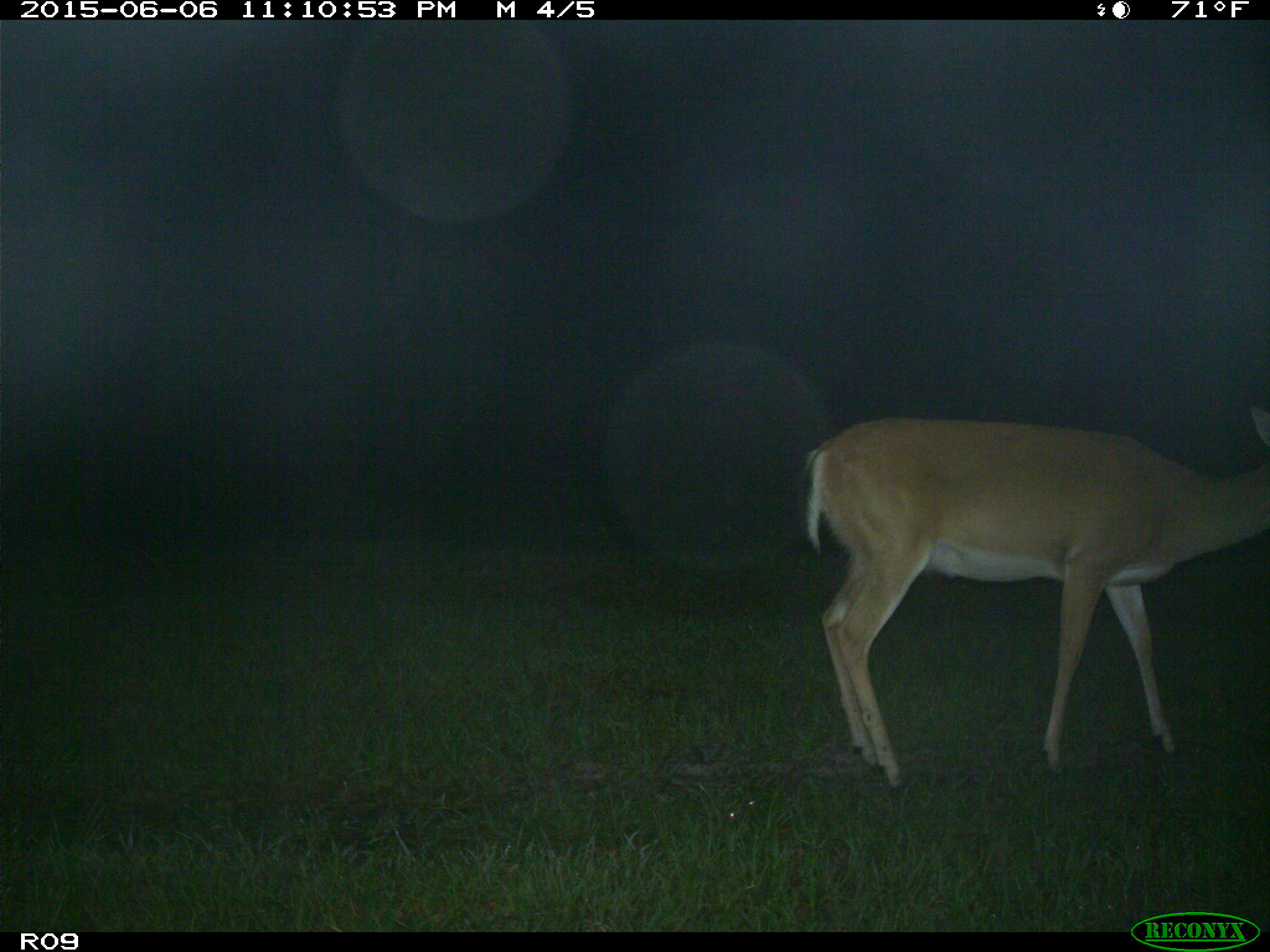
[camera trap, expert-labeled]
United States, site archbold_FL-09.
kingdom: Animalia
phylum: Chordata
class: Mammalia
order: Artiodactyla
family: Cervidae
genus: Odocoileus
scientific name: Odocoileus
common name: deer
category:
····················
## Task
A faithful, complete copy of the entries is required, without the pictures.

## Finished exercise
[camera trap, expert-labeled]
United States, site archbold_FL-09.
kingdom: Animalia
phylum: Chordata
class: Mammalia
order: Artiodactyla
family: Cervidae
genus: Odocoileus
scientific name: Odocoileus
common name: deer
category:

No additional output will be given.